Escribir es para desdeñar, olvidar y alejarse de las palabras. Como el que cancela y aplaza. Desabarcarse de la vida, sin releerla. Imaginar un argumento, diseñar un libreto. Sumergirse en el sopor de la escritura. Huir sin nada que buscar, sin nada que definir. Escribe y se destruye y, a la vez, en vez de morir escribe. Escribe para no escuchar, para no hablar, para no leer. Exhibe su egoísta insignificancia. Escribe con la pretensión de nada encontrar. Asume la terquedad de la contradicción, la confusión y el caos. Escribir no le libera de la sordidez ni de la procacidad, no le aligera la vida, ni le distrae del fardo de la existencia ni le permite escapar de sus sensaciones. Escribe con la soledad de una íntima tristeza, con monotonía, ya sin el peso de la juventud, desgastado, alejado de quejas y entusiasmos. Trata de verse desde afuera, ser espectador de sí mismo. Escribir es como un cerco que le acorrala. Imposible resumir el universo en una frase o siquiera conocer sus segundas intenciones. Toparse con la naturaleza muerta de todos los días: calles, casas, automóviles, ropa, comida, muebles, su dolor de muelas; todo lo que es hábito, rutina y ritual. No dice cosas, no entretiene, no inventa historias ni personajes, no da testimonios, no describe situaciones ni hace indiscretas confesiones, no da respuestas, no trasciende ni logra exorcizar a sus demonios. Sin aludir a los que conoce por la vida, sin repugnantes anécdotas. Los temas agotados. Generalidades que no mienten y que no callan. Son pálidos reflejos de la realidad. Escribe sin que pueda parar el tiempo ni hacer más lento su terco pasar. Tiene tiempo y no le alcanza el tiempo. Una frase que desaparece, una palabra que queda temblando. No logra el preciosismo, todo le abruma, no encuentra una pausa. Escribe para esconderse de la vida. Lucha con la gramática y la ortografía. No es un defensor del idioma. Se aleja de los apergaminados y los exquisitos. Su idioma es abierto, hijo del latín vulgar, lengua romance que se defiende sola, que ha sobrevivido vasallajes y colonizaciones. Usa el idioma como puede, como jerga plebeya. Le importa lo prosaico y lo intrascendente. Un esteticismo barato.

A nadie se dirige. Escribe con entera libertad o con inevitable arrogancia. Libre de la crítica, de los reconocimientos, de los círculos literarios, del comercio de la literatura.

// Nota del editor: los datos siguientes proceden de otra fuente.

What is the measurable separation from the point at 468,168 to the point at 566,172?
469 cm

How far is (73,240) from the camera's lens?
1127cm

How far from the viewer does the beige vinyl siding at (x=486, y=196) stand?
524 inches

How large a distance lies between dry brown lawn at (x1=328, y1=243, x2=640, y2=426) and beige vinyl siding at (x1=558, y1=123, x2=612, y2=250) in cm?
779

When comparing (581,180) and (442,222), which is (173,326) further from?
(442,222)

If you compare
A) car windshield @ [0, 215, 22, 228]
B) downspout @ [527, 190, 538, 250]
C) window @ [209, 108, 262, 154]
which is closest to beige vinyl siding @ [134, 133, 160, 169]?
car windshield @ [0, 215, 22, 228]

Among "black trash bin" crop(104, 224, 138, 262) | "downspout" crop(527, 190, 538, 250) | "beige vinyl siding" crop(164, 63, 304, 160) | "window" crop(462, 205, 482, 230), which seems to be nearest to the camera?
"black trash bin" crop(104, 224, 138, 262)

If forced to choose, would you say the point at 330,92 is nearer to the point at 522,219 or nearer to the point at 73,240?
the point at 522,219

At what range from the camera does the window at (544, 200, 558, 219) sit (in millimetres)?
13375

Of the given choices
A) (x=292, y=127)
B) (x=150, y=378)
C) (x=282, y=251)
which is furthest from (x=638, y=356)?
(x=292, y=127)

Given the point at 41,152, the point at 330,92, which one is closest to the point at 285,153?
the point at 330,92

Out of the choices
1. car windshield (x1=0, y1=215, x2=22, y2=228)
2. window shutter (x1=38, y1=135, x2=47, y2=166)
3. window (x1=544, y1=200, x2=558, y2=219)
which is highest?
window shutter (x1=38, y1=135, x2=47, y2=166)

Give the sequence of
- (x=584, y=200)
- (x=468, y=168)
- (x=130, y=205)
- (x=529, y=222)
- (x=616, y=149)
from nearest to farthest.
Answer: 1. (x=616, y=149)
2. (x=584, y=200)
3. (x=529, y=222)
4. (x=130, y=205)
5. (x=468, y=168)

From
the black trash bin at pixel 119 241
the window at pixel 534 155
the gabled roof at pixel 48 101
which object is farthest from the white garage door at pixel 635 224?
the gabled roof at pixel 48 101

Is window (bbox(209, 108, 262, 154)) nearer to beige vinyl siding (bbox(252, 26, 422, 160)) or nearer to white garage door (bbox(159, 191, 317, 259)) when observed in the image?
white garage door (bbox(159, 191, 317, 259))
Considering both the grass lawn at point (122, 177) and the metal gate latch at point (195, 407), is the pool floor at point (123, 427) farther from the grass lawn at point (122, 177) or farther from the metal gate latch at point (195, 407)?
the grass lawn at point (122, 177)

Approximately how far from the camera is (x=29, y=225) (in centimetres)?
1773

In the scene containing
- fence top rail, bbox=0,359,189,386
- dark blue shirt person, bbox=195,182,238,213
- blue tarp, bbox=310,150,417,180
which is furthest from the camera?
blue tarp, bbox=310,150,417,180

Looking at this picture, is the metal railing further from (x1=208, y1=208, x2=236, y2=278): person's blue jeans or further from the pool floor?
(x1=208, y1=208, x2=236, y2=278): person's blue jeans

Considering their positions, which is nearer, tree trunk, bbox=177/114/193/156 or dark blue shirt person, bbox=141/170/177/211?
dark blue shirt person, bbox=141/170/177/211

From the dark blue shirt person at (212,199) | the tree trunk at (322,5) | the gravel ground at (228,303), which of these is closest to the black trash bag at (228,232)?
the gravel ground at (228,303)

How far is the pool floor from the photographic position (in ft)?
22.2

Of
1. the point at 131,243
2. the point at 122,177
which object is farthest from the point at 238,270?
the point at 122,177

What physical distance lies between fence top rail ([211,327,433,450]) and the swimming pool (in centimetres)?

Palabras que no ameritan el encuentro personal con la lectura. Palabras pasivas para ser vistas, como un cuadro que se cuelga y se olvida en la pared, como una estática escultura. Las ideas le abandonan y las palabras son esquivas. Escribe febril e incoherentemente, con descaro y desenfado. Está de paso, en un día raro de ésos que no tienen sentido, en la hora del hastío entre las tres y las seis de la tarde. No encuentra el elegante y frondoso sauce en cuya sombra pueda vegetar y meditar. Escribe irremediablemente, como si transpirase; de primera intención, sin correcciones. Sin provocar, sin motivar, sin escandalizar a sus contemporáneos. Quizás le lea un hombre diferente, de una civilización por venir. Seres que para encontrarse hubieron de perder todo. Siente el alivio de que hoy tiene deseos de escribir. Le da igual no hacer nada. Se divierte con la reiterada farsa. Se protege y se esconde de la policía literaria. Por lo pronto, para escribir no necesita título, licencia ni permiso. De todos modos, hoy no puede escribir: es un día espléndido y no está enojado.